Di sisi lain, ia merasa Jakarta bukan kota yang ramah bagi kalangan minoritas sepertinya. Sebagai orang beretnis Tionghoa, Stanley kerap merasa tak dihargai sebagai manusia.

“Kita dulu di Jakarta dianggap Cina. Dikucilkan, bukan dikucilkan. Diremehkan.”

Pengalaman itu tak ia temukan di Sepaku. “Kalau di sini, biar kita ndak kenal, pasti dibantu.”

Hingga kini, hubungan Stanley dan bapaknya tetap tidak baik. Sudah masuk tahun kedelapan sejak bapaknya mengusir Stanley dari rumah. Sudah selama itu pula mereka putus hubungan.

Ketika Cici lahir, bapaknya mendengar kabar itu dari ibu Stanley. Ia meminta Stanley membawa Cici ke Jakarta. Tapi Stanley menolak.

“Kenapa nggak mau?”

“Masih dendam. Hahaha,” canda Saskia, menimpali Stanley.

“Belum…apa, ya.” Stanley menghela napas. Ia mencari kata-kata yang tepat untuk menjelaskan situasi hubungannya dengan bapaknya. “Dulu, kan, dia ngusir aku.
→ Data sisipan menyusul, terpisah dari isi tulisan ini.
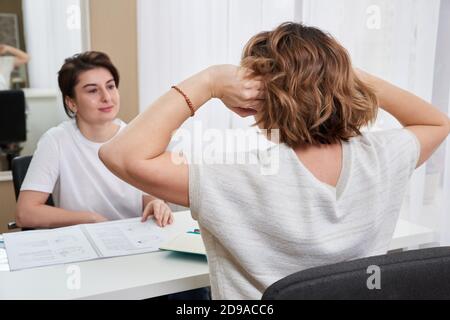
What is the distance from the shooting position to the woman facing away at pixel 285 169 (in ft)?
2.87

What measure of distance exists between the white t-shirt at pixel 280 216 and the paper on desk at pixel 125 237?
1.61 ft

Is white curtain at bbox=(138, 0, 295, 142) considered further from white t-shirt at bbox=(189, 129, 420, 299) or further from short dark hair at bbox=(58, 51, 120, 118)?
white t-shirt at bbox=(189, 129, 420, 299)

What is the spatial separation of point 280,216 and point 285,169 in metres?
0.09

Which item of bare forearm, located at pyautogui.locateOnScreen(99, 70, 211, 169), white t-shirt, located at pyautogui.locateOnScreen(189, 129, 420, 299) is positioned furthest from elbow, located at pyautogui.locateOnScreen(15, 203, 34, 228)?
white t-shirt, located at pyautogui.locateOnScreen(189, 129, 420, 299)

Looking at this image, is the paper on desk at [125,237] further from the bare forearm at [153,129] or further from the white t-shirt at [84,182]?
the bare forearm at [153,129]

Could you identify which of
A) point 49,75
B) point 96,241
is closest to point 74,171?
point 96,241

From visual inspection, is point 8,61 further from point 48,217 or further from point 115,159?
point 115,159

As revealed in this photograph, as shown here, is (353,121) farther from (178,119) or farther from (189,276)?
(189,276)

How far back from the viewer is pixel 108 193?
6.62ft

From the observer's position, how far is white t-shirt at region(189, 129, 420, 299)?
871 mm

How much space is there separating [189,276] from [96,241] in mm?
379

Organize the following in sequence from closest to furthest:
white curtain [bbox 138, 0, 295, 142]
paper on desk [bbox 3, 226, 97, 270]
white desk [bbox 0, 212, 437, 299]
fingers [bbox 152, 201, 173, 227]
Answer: white desk [bbox 0, 212, 437, 299] → paper on desk [bbox 3, 226, 97, 270] → fingers [bbox 152, 201, 173, 227] → white curtain [bbox 138, 0, 295, 142]

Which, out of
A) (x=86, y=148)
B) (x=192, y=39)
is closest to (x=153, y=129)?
(x=86, y=148)

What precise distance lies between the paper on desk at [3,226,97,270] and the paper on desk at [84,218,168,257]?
0.12ft
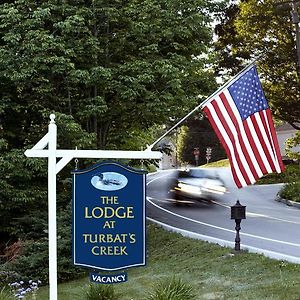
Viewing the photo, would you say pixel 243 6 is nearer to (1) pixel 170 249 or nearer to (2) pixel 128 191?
(1) pixel 170 249

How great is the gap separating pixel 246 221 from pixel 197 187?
13552 millimetres

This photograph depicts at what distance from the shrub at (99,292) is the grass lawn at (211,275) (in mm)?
491

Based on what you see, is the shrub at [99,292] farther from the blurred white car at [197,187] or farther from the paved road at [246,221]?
the blurred white car at [197,187]

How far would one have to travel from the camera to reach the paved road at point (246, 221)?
12.7m

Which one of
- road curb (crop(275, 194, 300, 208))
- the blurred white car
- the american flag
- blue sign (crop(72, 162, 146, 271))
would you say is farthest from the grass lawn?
the blurred white car

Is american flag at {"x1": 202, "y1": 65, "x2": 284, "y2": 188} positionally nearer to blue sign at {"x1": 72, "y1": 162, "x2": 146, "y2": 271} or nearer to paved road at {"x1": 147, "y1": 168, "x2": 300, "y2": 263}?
blue sign at {"x1": 72, "y1": 162, "x2": 146, "y2": 271}

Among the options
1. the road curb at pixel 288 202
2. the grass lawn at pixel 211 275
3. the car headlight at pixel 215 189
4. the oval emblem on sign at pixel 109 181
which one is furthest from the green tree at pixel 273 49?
the oval emblem on sign at pixel 109 181

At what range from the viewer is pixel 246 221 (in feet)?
55.9

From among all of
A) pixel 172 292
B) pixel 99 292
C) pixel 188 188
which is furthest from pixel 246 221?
pixel 188 188

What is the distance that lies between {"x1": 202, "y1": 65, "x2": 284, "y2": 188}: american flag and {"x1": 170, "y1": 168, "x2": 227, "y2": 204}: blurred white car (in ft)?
58.5

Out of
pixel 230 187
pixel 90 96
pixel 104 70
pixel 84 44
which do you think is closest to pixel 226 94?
pixel 104 70

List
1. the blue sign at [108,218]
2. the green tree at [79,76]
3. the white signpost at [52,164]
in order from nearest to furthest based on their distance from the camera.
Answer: the blue sign at [108,218] < the white signpost at [52,164] < the green tree at [79,76]

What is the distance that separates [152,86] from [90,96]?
208 centimetres

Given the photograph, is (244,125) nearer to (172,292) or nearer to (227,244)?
(172,292)
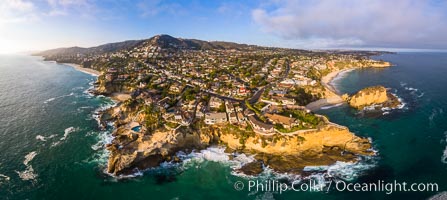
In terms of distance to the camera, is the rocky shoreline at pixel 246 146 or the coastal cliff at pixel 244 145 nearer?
the rocky shoreline at pixel 246 146

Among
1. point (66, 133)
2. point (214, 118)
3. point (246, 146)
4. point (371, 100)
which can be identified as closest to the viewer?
point (246, 146)

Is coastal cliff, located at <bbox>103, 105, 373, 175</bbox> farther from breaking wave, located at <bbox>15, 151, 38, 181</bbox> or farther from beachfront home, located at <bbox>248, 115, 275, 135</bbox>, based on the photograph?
breaking wave, located at <bbox>15, 151, 38, 181</bbox>

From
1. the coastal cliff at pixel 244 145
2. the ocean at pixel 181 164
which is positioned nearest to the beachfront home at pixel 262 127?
the coastal cliff at pixel 244 145

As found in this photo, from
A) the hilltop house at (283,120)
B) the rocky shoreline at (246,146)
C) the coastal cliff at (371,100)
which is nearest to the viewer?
the rocky shoreline at (246,146)

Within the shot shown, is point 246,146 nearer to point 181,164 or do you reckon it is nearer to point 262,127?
point 262,127

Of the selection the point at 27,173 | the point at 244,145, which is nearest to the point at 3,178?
the point at 27,173

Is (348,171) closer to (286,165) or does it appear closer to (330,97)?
(286,165)

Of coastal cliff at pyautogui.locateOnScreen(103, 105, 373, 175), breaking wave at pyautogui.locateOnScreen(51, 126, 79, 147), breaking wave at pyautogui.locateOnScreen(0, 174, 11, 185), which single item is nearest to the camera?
breaking wave at pyautogui.locateOnScreen(0, 174, 11, 185)

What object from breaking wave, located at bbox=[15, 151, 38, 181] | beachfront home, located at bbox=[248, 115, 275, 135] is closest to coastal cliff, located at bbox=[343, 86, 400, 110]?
beachfront home, located at bbox=[248, 115, 275, 135]

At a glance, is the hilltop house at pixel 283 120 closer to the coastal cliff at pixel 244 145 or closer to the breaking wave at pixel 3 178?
the coastal cliff at pixel 244 145

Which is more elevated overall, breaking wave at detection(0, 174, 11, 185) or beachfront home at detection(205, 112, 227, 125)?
beachfront home at detection(205, 112, 227, 125)

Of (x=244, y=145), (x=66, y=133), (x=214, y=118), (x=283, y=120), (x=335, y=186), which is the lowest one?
(x=335, y=186)
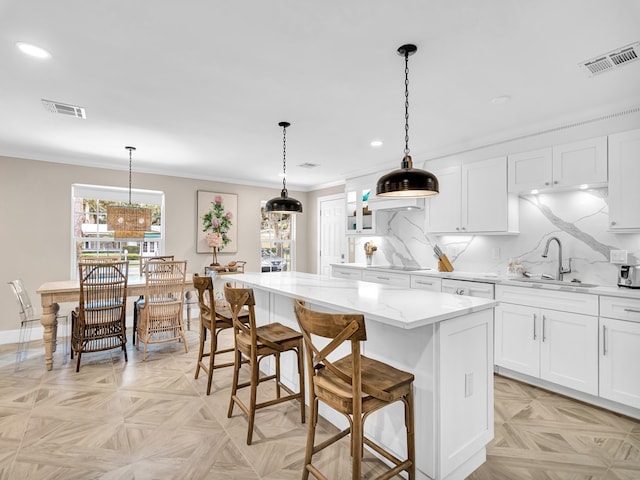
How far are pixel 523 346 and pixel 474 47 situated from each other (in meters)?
2.64

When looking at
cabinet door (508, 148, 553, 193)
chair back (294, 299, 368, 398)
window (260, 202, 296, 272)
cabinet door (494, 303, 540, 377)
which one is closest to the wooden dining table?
chair back (294, 299, 368, 398)

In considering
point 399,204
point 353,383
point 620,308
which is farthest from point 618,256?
point 353,383

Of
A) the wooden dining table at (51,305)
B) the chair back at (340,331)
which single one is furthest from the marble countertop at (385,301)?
the wooden dining table at (51,305)

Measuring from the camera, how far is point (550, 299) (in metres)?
3.04

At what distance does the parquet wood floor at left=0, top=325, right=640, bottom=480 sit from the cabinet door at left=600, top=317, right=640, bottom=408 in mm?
189

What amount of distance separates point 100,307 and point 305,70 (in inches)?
128

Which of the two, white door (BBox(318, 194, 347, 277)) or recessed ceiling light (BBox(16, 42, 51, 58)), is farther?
white door (BBox(318, 194, 347, 277))

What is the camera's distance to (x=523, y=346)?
3209mm

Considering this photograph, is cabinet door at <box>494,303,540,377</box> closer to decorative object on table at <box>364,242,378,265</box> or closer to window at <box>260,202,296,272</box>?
decorative object on table at <box>364,242,378,265</box>

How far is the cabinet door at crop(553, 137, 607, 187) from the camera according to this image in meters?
2.99

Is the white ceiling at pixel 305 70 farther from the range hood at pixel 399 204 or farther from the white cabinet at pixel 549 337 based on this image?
the white cabinet at pixel 549 337

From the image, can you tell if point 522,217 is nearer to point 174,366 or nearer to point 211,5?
point 211,5

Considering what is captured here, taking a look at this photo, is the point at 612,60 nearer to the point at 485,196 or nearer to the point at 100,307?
the point at 485,196

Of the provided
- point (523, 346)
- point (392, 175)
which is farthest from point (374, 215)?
point (392, 175)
Suruh cari uang sendiri tanpa bantuan keluarganya.”

Ia terdiam sejenak. Lalu dengan santai melanjutkan, “Aku ditantang malah senang.”

Stanley berusaha membuka gembok kunci tambahan pada pintu rumahnya. Ia menambahkan gembok pengaman karena ia pernah terpaksa menjebol pintu akibat tidak dapat menemukan anak kuncinya. Ia mengatakan mudah sekali pintu tersebut ia jebol. (Project M/Adrian Mulya)

Menemukan Keluarga Baru

Di teras rumah panggungnya, Hartati sedang menggendong Cici.

Cici merengek karena mengantuk tapi tak kunjung tertidur. “Cengengnya anak Cina satu ini,” ujar Hartati dengan sayang.

Hartati adalah mertua Stanley. Hubungannya dengan Stanley cukup dekat. Stanley dan Saskia biasa menitipkan Cici ke Hartati selama mereka bekerja di siang hari. Keduanya akhirnya lekat dengan satu sama lain. Cici bahkan bisa mengamuk saat terbangun tanpa ada Hartati di sisinya.

Persepsi awal Hartati saat bertemu Stanley tak langsung positif. “Macam anak-anak berandalan kota,” katanya.

Stanley tiba-tiba datang ke kampung untuk melamar dan menikah dengan putrinya. Stanley bagai ilalang yang telah lama terbang di udara dan tak punya tempat menjejak lagi.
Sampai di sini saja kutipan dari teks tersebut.